Leave out the pictures and copy the remaining records exactly.

start

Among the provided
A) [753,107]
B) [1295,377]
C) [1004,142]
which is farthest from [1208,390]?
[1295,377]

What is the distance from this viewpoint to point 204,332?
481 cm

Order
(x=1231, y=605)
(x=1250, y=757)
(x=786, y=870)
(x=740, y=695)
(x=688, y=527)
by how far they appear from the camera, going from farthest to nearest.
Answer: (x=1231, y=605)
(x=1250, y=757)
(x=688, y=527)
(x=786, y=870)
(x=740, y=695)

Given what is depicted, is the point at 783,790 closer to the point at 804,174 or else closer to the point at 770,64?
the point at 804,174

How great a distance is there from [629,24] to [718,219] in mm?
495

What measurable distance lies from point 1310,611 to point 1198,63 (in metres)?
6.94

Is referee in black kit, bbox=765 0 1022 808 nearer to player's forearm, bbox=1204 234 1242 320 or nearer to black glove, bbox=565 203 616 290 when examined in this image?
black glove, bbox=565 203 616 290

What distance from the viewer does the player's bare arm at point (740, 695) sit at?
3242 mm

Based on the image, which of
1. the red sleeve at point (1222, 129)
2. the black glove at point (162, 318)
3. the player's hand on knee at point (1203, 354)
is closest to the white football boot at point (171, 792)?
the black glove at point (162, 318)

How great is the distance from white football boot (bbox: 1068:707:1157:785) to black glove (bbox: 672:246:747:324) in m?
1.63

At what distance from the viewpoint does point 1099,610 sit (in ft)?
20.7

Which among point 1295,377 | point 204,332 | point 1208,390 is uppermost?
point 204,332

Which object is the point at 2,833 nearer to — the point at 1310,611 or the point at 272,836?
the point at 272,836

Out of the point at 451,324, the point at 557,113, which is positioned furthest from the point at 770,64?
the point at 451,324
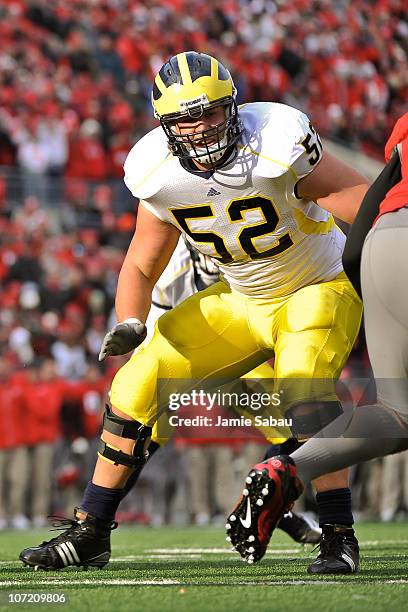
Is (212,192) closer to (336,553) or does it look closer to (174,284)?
(336,553)

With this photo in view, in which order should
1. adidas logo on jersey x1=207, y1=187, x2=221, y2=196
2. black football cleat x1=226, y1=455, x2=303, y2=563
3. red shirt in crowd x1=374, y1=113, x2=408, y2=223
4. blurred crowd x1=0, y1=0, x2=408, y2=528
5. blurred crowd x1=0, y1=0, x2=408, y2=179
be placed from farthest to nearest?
1. blurred crowd x1=0, y1=0, x2=408, y2=179
2. blurred crowd x1=0, y1=0, x2=408, y2=528
3. adidas logo on jersey x1=207, y1=187, x2=221, y2=196
4. red shirt in crowd x1=374, y1=113, x2=408, y2=223
5. black football cleat x1=226, y1=455, x2=303, y2=563

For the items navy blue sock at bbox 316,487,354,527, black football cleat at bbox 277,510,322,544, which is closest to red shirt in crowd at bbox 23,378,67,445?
black football cleat at bbox 277,510,322,544

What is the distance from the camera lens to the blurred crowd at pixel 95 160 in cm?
946

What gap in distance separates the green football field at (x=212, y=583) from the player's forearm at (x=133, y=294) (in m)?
0.98

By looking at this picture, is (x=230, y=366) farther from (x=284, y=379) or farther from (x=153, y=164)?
(x=153, y=164)

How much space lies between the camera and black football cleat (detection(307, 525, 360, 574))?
401cm

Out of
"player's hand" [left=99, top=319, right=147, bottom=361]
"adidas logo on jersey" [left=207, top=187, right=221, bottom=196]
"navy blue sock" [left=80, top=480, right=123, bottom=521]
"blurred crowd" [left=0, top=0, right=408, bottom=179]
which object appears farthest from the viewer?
"blurred crowd" [left=0, top=0, right=408, bottom=179]

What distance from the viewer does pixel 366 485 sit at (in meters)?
9.89

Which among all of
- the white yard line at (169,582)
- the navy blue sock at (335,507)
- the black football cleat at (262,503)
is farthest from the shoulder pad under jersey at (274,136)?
the white yard line at (169,582)

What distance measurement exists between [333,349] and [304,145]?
75cm

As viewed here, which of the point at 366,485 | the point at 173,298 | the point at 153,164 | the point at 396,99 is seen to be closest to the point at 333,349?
the point at 153,164

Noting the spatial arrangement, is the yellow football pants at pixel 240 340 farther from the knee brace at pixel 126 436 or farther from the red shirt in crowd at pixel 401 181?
the red shirt in crowd at pixel 401 181

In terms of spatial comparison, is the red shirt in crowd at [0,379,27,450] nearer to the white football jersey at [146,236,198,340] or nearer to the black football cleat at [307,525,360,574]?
the white football jersey at [146,236,198,340]

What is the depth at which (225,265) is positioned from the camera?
14.6ft
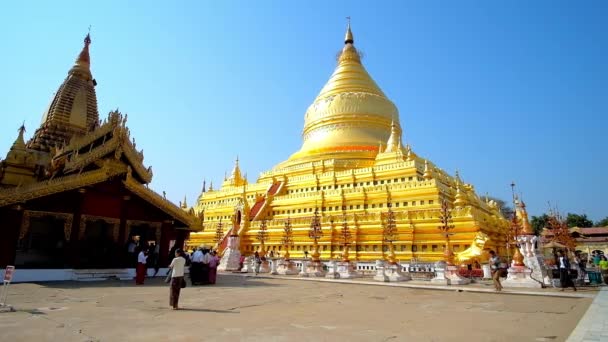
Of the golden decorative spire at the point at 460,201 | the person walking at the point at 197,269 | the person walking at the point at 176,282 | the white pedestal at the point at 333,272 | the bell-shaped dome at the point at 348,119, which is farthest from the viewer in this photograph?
the bell-shaped dome at the point at 348,119

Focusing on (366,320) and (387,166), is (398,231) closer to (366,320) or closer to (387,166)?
(387,166)

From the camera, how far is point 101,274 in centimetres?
1378

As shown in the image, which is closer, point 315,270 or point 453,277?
point 453,277

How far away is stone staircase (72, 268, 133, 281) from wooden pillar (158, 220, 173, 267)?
1.92 m

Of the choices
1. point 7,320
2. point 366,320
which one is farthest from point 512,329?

end

** Result below **
Among the provided
A) [753,107]
B) [1295,377]
C) [1004,142]
which is farthest from [1208,390]?
[1295,377]

What is the distance from this viewpoint to point 204,332?
481 cm

Order
(x=1231, y=605)
(x=1250, y=757)
(x=786, y=870)
(x=740, y=695)
(x=688, y=527)
by how far they appear from the camera, going from farthest to nearest.
Answer: (x=1231, y=605)
(x=1250, y=757)
(x=688, y=527)
(x=786, y=870)
(x=740, y=695)

Given what is depicted, is the point at 783,790 closer to the point at 804,174 or else closer to the point at 770,64?
the point at 804,174

How great a distance is there from [629,24] to [718,219] in mm?
495

What measurable distance lies from point 1310,611 to point 1198,63 (in metres)?
6.94

Is referee in black kit, bbox=765 0 1022 808 nearer to player's forearm, bbox=1204 234 1242 320 or nearer to black glove, bbox=565 203 616 290 when examined in this image?
black glove, bbox=565 203 616 290

What distance from the viewer does the player's bare arm at point (740, 695) sit at?
3242 mm

Based on the image, which of
1. the red sleeve at point (1222, 129)
2. the black glove at point (162, 318)
3. the player's hand on knee at point (1203, 354)
is closest to the white football boot at point (171, 792)?
the black glove at point (162, 318)

How great is the distance from white football boot (bbox: 1068:707:1157:785) to black glove (bbox: 672:246:747:324) in m?
1.63

At what distance from the viewpoint does point 1099,610 sit (in ft)?
20.7

Which among point 1295,377 | point 204,332 | point 1208,390 is uppermost?
point 204,332

Which object is the point at 2,833 nearer to — the point at 1310,611 or the point at 272,836?
the point at 272,836

Out of the point at 451,324, the point at 557,113, which is positioned furthest from the point at 770,64?
the point at 451,324
Is (212,192) closer to (336,553) or does it look closer to (174,284)?
(336,553)

With this photo in view, in which order should
1. adidas logo on jersey x1=207, y1=187, x2=221, y2=196
2. black football cleat x1=226, y1=455, x2=303, y2=563
3. red shirt in crowd x1=374, y1=113, x2=408, y2=223
4. blurred crowd x1=0, y1=0, x2=408, y2=528
5. blurred crowd x1=0, y1=0, x2=408, y2=179
be placed from farthest to nearest?
1. blurred crowd x1=0, y1=0, x2=408, y2=179
2. blurred crowd x1=0, y1=0, x2=408, y2=528
3. adidas logo on jersey x1=207, y1=187, x2=221, y2=196
4. red shirt in crowd x1=374, y1=113, x2=408, y2=223
5. black football cleat x1=226, y1=455, x2=303, y2=563

For the items navy blue sock at bbox 316,487,354,527, black football cleat at bbox 277,510,322,544, which is closest to red shirt in crowd at bbox 23,378,67,445?
black football cleat at bbox 277,510,322,544

What is the distance from the camera lens to the blurred crowd at pixel 95 160 in cm?
946

What gap in distance separates the green football field at (x=212, y=583) from the player's forearm at (x=133, y=294) (in m)?
0.98

By looking at this picture, is (x=230, y=366) farther from (x=284, y=379) or farther from (x=153, y=164)?
(x=153, y=164)

How much space lies between the camera and black football cleat (detection(307, 525, 360, 574))?
401cm

Out of
"player's hand" [left=99, top=319, right=147, bottom=361]
"adidas logo on jersey" [left=207, top=187, right=221, bottom=196]
"navy blue sock" [left=80, top=480, right=123, bottom=521]
"blurred crowd" [left=0, top=0, right=408, bottom=179]
which object appears farthest from the viewer?
"blurred crowd" [left=0, top=0, right=408, bottom=179]

What distance from the viewer does pixel 366 485 sit at (in meters)?
9.89

Which among all of
- the white yard line at (169,582)
- the navy blue sock at (335,507)
- the black football cleat at (262,503)
is farthest from the shoulder pad under jersey at (274,136)?
the white yard line at (169,582)

What distance measurement exists between [333,349] and [304,145]?
75cm

As viewed here, which of the point at 366,485 | the point at 173,298 | the point at 153,164 | the point at 396,99 is seen to be closest to the point at 333,349?
the point at 153,164

Noting the spatial arrangement, is the yellow football pants at pixel 240 340 farther from the knee brace at pixel 126 436 or farther from the red shirt in crowd at pixel 401 181?
the red shirt in crowd at pixel 401 181

In terms of spatial comparison, is the red shirt in crowd at [0,379,27,450] nearer to the white football jersey at [146,236,198,340] or nearer to the black football cleat at [307,525,360,574]?
the white football jersey at [146,236,198,340]

What is the depth at which (225,265) is positioned from the camera?
14.6ft
Of the golden decorative spire at the point at 460,201 | the person walking at the point at 197,269 | the person walking at the point at 176,282 | the white pedestal at the point at 333,272 | the bell-shaped dome at the point at 348,119, which is farthest from the viewer in this photograph?
the bell-shaped dome at the point at 348,119

Focusing on (366,320) and (387,166), is (398,231) closer to (366,320) or closer to (387,166)?
(387,166)

From the camera, how far is point 101,274 in centimetres?
1378

As shown in the image, which is closer, point 315,270 or point 453,277?
point 453,277

How far away is stone staircase (72, 268, 133, 281) from wooden pillar (158, 220, 173, 267)?
1.92 m

Of the choices
1. point 7,320
2. point 366,320
which one is farthest from point 512,329?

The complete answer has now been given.